We call them bilingual or multilingual teams. Not biology teams, not computational teams and not teams that have one computational founder and one biological founded that exist in silos. The thing that we've seen really work in this space is the deep intersection. These are computational people that really understand.

The underlying biology understand the experimental methods, and these air experimental biologists that really understand data and how machine learning and the reinforcement loops work. It's only in that intersection of people talking to one another. Those two pieces are really intractable from one another.

The world of people that are truly bilingual in this space, again, is really small. And it tends to be, I would say, two big buckets. The first is, you mentioned labs, there's, I would say, still a pretty small number of academic labs that are really at this intersection. Now, these are places like The Baker Lab at University of Washington, George Church's Lab at Harvard, and the Brangham's Lab at the Broad Institute.

I would say maybe two dozen more. And these are places that are not bio labs. They're not CS labs. They really are looking at that intersection, developing new experimental techniques for machine scale learning. And vice versa. We're just starting to see a new generation of these sort of bilingual researchers, who either learned biology, like through the lens of machine learning or through machine learning with, biological use cases and applications. So that's, very new and a small enough world of those people that we can spend real time with them. We follow research really closely coming out of those labs were there and long before there's a company often were or, building that relationship with them and we're, really aware of kind of the work that they're doing.

What's nice about academia is it happens out in the open, with pre prints. Now it's happening much faster. So a lot of what we do is I would say talking to non companies, talking to interesting scientists that are doing cool stuff. And then the second bucket, which is just starting to happen now, and I'm really excited about is the diaspora of people from the first generation AI driven bio companies that have gotten to scale.

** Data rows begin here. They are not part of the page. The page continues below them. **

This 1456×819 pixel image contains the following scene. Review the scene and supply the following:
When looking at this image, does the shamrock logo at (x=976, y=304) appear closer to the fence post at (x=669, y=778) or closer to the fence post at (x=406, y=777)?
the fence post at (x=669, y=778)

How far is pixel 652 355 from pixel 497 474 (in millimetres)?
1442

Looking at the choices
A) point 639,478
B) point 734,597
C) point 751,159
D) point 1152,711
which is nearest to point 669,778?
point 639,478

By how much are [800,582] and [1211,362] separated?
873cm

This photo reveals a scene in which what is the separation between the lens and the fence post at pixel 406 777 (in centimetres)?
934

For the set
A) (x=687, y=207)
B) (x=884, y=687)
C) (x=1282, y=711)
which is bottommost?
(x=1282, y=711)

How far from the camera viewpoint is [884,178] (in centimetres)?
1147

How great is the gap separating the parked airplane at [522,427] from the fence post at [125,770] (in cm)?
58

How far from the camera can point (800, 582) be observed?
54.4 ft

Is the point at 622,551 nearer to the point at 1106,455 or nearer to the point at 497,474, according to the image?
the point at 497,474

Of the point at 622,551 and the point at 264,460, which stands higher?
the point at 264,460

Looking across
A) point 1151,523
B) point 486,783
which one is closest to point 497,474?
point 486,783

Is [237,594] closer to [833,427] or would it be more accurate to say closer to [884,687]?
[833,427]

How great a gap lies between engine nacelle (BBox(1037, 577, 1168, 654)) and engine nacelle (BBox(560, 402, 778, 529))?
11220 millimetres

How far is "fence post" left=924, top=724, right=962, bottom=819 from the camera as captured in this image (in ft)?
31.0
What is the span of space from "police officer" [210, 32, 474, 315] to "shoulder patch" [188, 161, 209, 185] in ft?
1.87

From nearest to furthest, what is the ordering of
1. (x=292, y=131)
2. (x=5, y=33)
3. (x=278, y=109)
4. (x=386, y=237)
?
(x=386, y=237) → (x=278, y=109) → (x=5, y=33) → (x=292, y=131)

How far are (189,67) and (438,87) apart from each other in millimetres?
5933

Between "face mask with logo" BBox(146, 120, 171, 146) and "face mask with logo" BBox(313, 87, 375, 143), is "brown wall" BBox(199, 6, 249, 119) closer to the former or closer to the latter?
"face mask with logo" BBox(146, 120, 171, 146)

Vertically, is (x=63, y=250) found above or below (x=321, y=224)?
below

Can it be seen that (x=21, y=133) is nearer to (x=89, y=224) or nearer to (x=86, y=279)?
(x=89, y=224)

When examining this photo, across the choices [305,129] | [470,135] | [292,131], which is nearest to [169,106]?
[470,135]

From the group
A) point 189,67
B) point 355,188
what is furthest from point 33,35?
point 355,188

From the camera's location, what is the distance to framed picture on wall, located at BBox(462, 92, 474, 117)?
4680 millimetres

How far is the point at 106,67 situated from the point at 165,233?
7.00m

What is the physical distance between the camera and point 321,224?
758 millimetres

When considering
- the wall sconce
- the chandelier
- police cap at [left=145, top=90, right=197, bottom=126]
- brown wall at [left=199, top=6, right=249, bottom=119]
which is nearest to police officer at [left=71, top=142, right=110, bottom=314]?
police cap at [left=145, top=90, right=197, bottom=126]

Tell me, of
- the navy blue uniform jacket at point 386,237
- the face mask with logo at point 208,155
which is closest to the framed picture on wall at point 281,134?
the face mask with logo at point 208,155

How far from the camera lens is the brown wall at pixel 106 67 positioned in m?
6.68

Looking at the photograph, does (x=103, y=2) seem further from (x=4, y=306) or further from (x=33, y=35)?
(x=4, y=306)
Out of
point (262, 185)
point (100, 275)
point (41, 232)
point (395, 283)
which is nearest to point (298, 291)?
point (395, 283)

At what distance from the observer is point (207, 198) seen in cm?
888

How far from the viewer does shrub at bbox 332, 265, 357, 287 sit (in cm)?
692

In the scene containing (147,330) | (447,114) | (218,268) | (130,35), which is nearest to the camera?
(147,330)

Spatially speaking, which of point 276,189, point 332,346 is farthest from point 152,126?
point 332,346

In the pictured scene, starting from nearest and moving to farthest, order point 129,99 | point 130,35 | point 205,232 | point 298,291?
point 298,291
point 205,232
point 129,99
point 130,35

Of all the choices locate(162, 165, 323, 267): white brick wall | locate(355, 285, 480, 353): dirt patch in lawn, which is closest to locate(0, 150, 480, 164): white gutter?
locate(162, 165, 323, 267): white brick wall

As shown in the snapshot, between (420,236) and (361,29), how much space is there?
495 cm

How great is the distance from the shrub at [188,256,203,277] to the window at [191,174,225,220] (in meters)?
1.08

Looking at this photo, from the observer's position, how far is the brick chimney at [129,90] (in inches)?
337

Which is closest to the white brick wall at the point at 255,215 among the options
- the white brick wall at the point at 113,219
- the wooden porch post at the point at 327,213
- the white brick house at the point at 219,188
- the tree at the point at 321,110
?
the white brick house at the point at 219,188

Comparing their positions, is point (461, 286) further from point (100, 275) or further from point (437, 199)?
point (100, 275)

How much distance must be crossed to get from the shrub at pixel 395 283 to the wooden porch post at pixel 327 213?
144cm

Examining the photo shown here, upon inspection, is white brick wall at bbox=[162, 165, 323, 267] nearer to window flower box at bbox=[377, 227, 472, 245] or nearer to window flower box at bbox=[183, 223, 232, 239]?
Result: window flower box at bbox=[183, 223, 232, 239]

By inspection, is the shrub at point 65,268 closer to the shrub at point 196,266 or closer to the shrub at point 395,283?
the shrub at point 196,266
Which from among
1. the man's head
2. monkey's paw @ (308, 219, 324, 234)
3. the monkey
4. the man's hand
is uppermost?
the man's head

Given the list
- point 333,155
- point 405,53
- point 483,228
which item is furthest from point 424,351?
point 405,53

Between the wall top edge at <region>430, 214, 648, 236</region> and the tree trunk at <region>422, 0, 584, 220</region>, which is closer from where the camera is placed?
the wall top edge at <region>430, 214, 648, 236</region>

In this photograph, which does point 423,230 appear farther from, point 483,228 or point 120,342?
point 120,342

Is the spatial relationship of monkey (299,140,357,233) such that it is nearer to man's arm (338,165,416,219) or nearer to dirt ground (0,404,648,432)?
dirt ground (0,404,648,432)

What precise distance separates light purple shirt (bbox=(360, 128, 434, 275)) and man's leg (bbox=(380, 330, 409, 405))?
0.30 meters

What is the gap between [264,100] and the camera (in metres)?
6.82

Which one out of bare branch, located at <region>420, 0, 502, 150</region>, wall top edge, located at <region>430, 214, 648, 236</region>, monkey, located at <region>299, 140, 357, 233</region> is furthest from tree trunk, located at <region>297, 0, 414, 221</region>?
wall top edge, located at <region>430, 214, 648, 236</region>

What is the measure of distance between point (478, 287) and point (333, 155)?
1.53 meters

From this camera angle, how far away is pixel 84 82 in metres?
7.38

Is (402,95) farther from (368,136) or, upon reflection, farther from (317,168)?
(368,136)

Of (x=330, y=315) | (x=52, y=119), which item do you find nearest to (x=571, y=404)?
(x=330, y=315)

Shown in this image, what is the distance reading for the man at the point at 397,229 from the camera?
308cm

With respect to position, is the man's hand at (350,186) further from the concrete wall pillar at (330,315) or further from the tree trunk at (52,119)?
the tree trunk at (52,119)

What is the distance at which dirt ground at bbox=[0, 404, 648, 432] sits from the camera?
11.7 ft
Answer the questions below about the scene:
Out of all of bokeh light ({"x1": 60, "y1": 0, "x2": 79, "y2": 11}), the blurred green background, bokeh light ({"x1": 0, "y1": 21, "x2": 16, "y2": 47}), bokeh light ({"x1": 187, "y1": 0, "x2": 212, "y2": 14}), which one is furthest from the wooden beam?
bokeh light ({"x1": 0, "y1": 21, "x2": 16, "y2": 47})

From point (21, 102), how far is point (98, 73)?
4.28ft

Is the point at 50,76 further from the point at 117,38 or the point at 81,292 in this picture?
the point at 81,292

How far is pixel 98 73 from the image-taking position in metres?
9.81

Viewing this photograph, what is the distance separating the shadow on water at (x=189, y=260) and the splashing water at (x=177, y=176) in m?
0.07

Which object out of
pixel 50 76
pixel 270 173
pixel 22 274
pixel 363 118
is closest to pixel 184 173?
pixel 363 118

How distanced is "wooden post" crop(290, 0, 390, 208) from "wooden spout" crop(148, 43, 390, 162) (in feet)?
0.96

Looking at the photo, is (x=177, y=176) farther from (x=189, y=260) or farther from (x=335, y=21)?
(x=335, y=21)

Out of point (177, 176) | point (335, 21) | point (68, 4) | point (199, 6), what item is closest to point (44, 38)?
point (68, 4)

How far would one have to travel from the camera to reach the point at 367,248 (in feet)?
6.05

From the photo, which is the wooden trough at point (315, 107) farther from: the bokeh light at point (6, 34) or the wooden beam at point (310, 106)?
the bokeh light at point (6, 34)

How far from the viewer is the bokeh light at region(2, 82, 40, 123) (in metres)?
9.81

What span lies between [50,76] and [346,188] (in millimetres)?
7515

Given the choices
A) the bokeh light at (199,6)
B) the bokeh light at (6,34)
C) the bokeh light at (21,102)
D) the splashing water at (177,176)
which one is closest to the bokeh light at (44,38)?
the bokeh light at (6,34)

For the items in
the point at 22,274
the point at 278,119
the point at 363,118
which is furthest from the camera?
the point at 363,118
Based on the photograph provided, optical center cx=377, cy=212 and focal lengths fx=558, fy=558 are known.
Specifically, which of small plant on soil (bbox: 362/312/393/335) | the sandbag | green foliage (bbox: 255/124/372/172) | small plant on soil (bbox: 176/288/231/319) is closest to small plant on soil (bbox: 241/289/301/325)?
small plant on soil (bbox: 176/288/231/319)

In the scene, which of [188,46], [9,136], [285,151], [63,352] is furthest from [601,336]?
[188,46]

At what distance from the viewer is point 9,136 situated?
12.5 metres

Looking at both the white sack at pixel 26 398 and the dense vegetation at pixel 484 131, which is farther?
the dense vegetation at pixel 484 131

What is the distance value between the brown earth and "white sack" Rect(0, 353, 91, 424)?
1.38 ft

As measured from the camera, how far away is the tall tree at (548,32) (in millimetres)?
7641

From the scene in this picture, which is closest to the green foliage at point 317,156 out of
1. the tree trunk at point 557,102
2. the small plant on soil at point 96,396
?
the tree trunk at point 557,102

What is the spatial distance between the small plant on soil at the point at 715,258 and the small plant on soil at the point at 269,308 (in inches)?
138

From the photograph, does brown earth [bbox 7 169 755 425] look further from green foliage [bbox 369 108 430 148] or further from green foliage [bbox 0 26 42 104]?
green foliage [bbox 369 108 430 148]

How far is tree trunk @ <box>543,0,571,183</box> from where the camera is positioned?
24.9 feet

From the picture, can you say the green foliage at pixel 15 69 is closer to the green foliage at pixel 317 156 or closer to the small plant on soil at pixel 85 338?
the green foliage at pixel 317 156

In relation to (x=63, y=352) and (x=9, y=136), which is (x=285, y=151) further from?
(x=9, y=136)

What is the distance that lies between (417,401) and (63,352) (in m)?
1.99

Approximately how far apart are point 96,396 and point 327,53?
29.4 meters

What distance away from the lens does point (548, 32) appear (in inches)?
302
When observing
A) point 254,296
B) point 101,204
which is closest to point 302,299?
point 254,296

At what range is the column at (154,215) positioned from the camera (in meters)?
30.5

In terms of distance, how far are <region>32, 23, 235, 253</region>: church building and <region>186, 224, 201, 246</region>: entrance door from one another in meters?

This is, folks from Recursion, Exscientia, Insitro, Immune AI. Those companies took in people from biology, from CS, from some of those labs, and built really the first industrial scale data generation. Platforms for machine learning and the people who are coming out of those companies now, I've seen this playbook I think have learned what worked and what didn't work and come to this problem with a ton of tribal knowledge Which is actually hard to get I would say even in academia just because the scale is so much smaller the kinds of experiments you could run as a multi billion dollar company versus an academic lab are really different and scales, you know Increasingly important both on the compute and the data side for machine learning.

Those are places where actively getting to know folks and and starting to back companies and the rest comes from there. We're doing our job right. And we're being good partners to our founders. We see more and more new opportunities and interesting research through the portfolio versus on our own.

[00:13:47] Kevin: Tracing back to his interactions with the founders of Noetik, Dillon walks us through the power and promise of data in drug discovery.

[00:13:55] Dylan: Our most recent announced investment, a company called Noetik which is working on next generation of oncology drugs. The founders there, Jake and Ron were at Recursion. Ron was one of the earliest employees. A lot of research was the CSO at one point.

And Jake was a good friend of his from college. They went to Stanford together went on to Genentech and Ron recruited him to Recursion a couple of years then to help build out the oncology team. At the time Recursion was really one of the first AI driven drug discovery companies built, probably even to this day, the biggest large scale data generation platform, looking at cell painting and using some other techniques and it was mostly focused on rare disease in the early days.

So they built out this oncology team. It was pretty small, almost like a little skunkworks and grew to be a really meaningful part of their platform. And today I think it's probably more than 50 percent of their focus actually Recursion, just announced some promising results from a partnership with Genentech out of that team.

And Ron had seen, one of these companies really built from the ground up and had as an early employee, had served every role that there was from, building the platform to business development and partnerships and really gotta see, I think the power of.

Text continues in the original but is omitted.